In the past, change was not something that would come easily for Motorola. Slow to enter the smartphone market, after growing complacent due to the success of the MotoRAZR, they suffered quarter after quarter of losses. This culminated in the multi-billion dollar acquisition of Motorola Mobility by Google, a move likely driven by Google’s desire for the 80 year old company’s patent portfolio.
But now Motorola has no choice - it must change or perish.
If Motorola is going to survive, it will need to pulling something revolutionary out of its hat.
Once again the company has changed hands, now sold by Google for a mere quarter of its buying price to Chinese PC manufacturing giant Lenovo. While Lenovo expressed a desire to enter the US smartphone market through Motorola, its latest offerings; the Moto-X and Moto-G have failed to deliver impressive sales figures. Clearly, if Motorola is going to survive as a brand, it will need to pulling something revolutionary out of its hat.
And it might have just that thing…
The Moto360, due to be launched in Summer this year is, Motorola’s foray into the smartwatch market. This is a market which despite a slew of new devices, has failed to generate significant popular traction. Current devices are hindered by short battery life, and poorly optimized software interfaces. But most importantly, they fail to address the fact that a watch is primarily a fashion accessory.

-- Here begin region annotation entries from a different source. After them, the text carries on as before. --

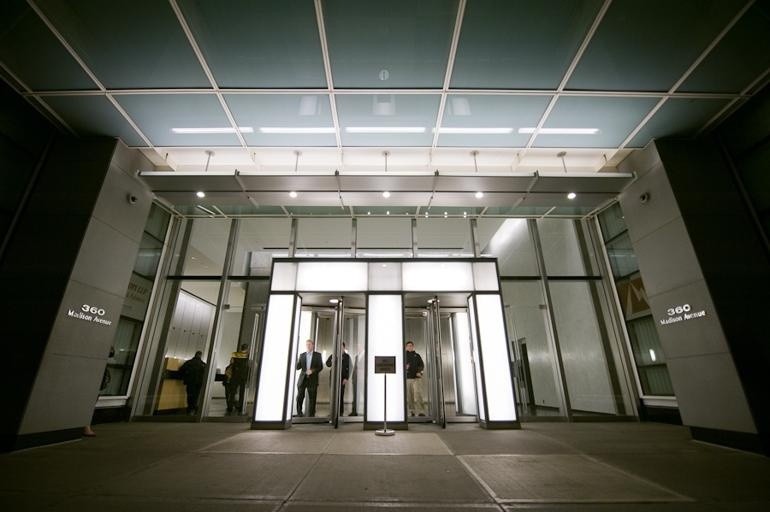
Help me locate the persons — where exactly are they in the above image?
[326,342,349,417]
[404,339,427,419]
[294,339,323,417]
[222,357,241,415]
[177,349,207,417]
[348,340,364,417]
[223,344,252,417]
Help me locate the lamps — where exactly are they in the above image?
[382,149,391,198]
[197,150,217,199]
[557,151,576,200]
[288,150,302,199]
[470,150,484,200]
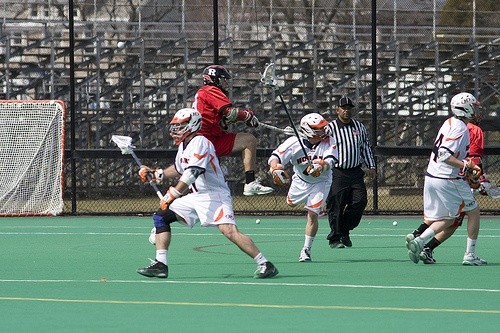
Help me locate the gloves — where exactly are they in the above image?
[270,164,290,186]
[307,159,329,177]
[159,186,183,211]
[468,161,482,179]
[139,165,164,184]
[245,111,259,127]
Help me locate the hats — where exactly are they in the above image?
[337,98,355,107]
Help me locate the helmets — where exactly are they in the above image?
[301,112,329,137]
[169,107,201,145]
[450,93,480,119]
[203,65,231,88]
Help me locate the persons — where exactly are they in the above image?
[268,112,336,261]
[405,92,490,266]
[323,97,375,248]
[138,108,279,279]
[147,64,274,245]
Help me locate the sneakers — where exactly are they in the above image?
[243,177,273,195]
[420,246,435,264]
[405,233,415,247]
[149,226,156,246]
[253,261,278,278]
[299,249,311,262]
[342,234,352,247]
[136,258,169,277]
[329,239,344,249]
[408,240,421,264]
[462,253,487,266]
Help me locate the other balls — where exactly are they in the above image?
[256,219,260,224]
[393,221,398,226]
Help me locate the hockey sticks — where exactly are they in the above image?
[112,134,163,200]
[259,121,296,136]
[474,169,500,199]
[262,62,315,167]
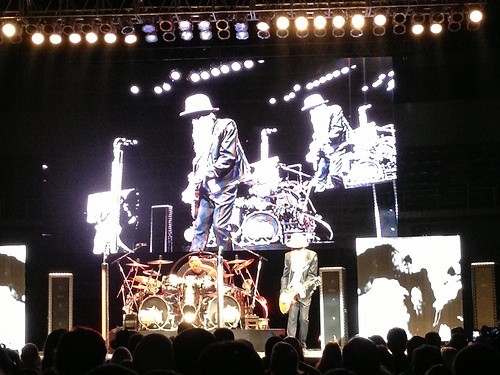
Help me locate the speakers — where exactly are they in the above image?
[319,267,348,351]
[470,261,497,331]
[48,273,73,336]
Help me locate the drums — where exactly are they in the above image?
[197,276,216,296]
[135,295,184,330]
[163,274,180,296]
[241,211,281,244]
[208,294,241,329]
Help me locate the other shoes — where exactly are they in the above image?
[299,341,307,349]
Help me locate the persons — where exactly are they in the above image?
[179,94,251,251]
[299,92,354,188]
[184,255,214,289]
[276,233,319,348]
[0,320,500,375]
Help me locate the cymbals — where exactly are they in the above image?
[125,262,149,267]
[226,260,246,264]
[147,260,173,264]
[132,277,161,290]
[234,259,254,270]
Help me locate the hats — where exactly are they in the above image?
[301,93,328,113]
[179,94,219,118]
[285,234,310,249]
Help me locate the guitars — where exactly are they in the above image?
[279,276,323,314]
[191,153,204,220]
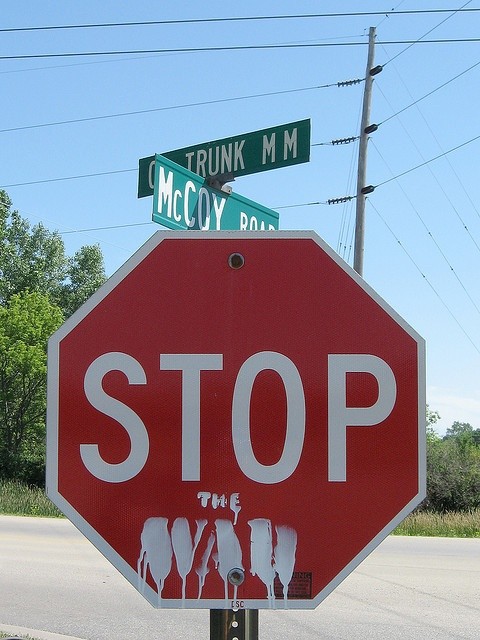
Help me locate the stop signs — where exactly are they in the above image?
[45,228,430,610]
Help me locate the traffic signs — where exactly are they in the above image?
[137,117,311,199]
[150,152,279,230]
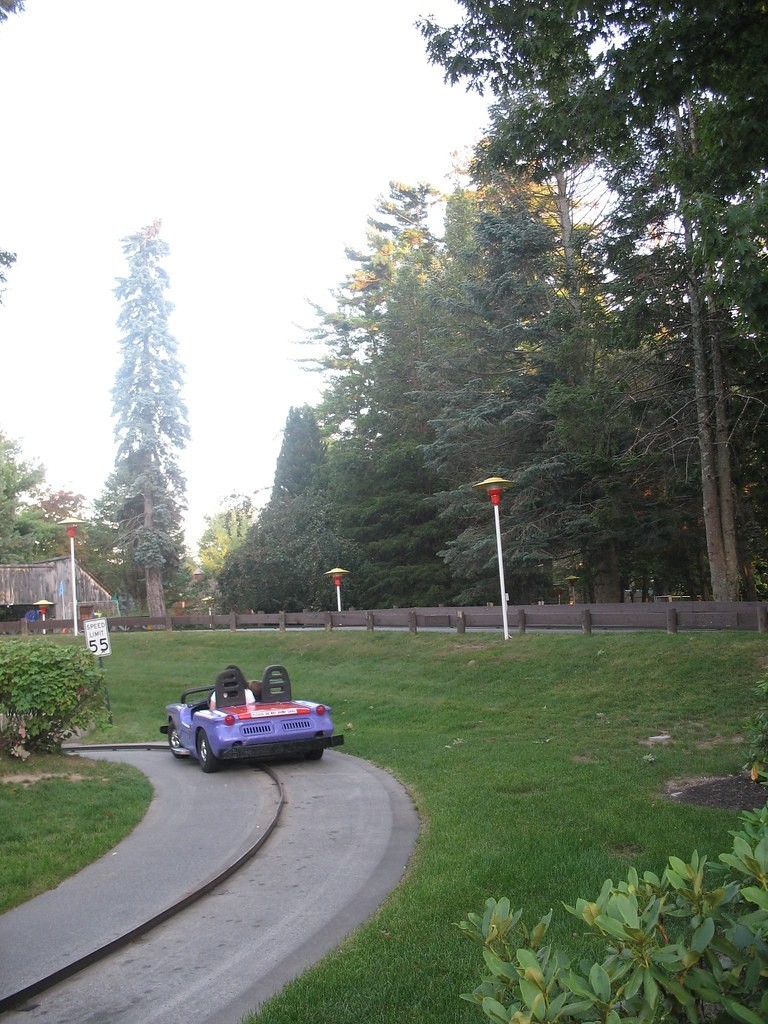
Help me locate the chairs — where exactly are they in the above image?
[215,669,247,708]
[261,665,292,702]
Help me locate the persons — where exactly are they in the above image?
[210,665,256,709]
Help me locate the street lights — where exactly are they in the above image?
[471,475,519,639]
[565,575,580,604]
[201,596,215,628]
[33,599,55,635]
[322,567,351,625]
[57,517,87,637]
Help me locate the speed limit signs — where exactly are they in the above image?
[82,616,113,658]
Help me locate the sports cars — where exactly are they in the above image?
[160,663,345,774]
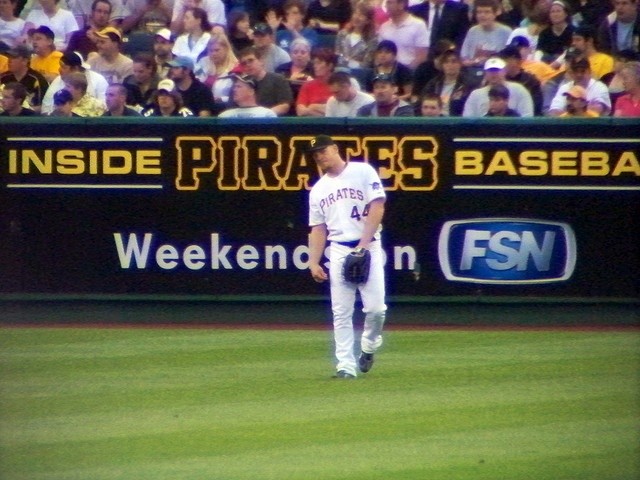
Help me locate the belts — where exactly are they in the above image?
[339,237,376,248]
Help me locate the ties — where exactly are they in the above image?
[431,4,439,33]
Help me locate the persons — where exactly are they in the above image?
[1,0,639,115]
[306,134,387,379]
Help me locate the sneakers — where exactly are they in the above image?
[332,370,355,378]
[358,351,374,373]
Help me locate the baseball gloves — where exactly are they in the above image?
[342,247,371,285]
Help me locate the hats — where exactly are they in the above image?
[572,25,599,38]
[93,28,122,43]
[378,40,396,55]
[231,72,258,92]
[564,48,583,59]
[444,44,461,57]
[307,136,334,153]
[53,89,73,104]
[571,56,591,69]
[561,86,587,101]
[164,56,194,72]
[508,36,531,50]
[27,25,54,39]
[2,44,30,59]
[373,72,396,84]
[61,52,91,70]
[157,79,177,95]
[155,29,177,43]
[252,23,274,36]
[483,59,508,70]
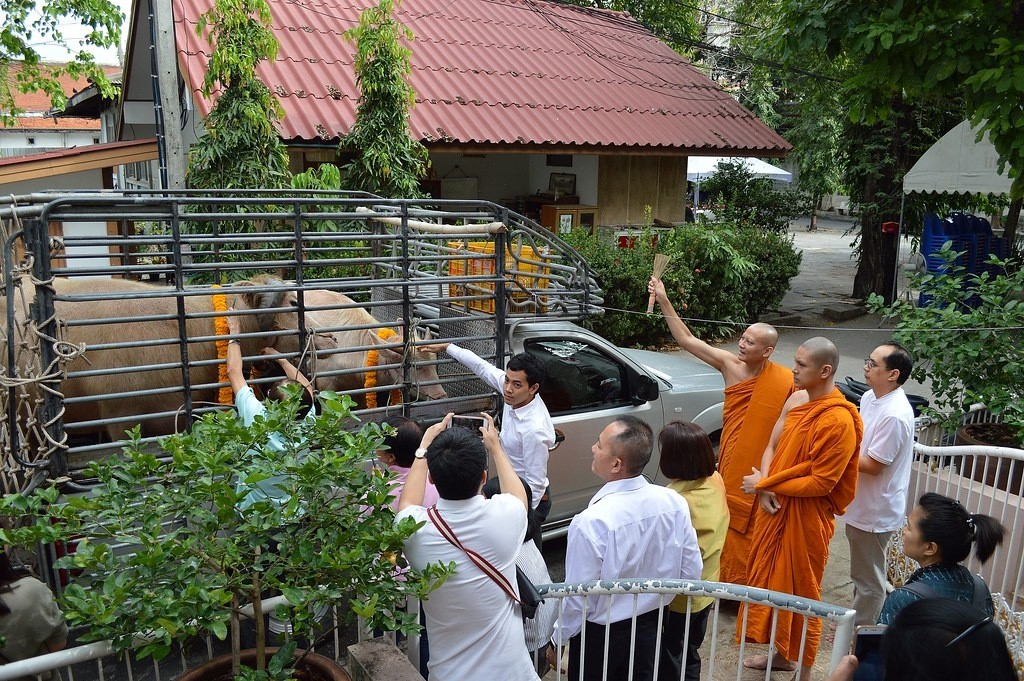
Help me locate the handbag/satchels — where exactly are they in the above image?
[515,563,545,623]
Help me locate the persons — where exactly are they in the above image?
[656,419,730,681]
[825,339,915,644]
[224,307,316,650]
[546,413,704,681]
[417,343,556,521]
[392,412,542,681]
[876,493,1004,627]
[482,475,561,679]
[356,413,439,681]
[0,538,68,681]
[648,276,800,610]
[825,597,1019,681]
[735,337,863,680]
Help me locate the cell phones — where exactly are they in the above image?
[852,625,889,681]
[447,416,489,438]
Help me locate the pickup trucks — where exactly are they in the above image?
[0,185,726,629]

This is the key area in which Motorola believes its Moto360 device can shine. Billed as a “reimagining of the modern timepiece”, it sets itself apart from the blocky form factor of its competitors with a round touchscreen panel. This combined with a variety of straps, both metal and leather, give the device more of the feel of a high-end luxury watch, than the ugly utilitarian aesthetic adopted by Samsung’s Galaxy Gear series.
Combined with this, the soon-to-be-released device will be among the first two products to launch alongside Google’s new Android Wear operating system. This OS is a customised version of Android, optimised for wearable devices. It features complete integration with Google Now’s voice control capabilities, and promises to allow users to rapidly, and easily access important information, with minimal physical interaction with the screen.
Could this be the device that finally opens up the smartwatch market in the same way that Apple did for the smartphone and tablet? Motorola certainly hopes so, and given the exciting form factor of the phone, as well as new Google software, they might just have a fighting chance.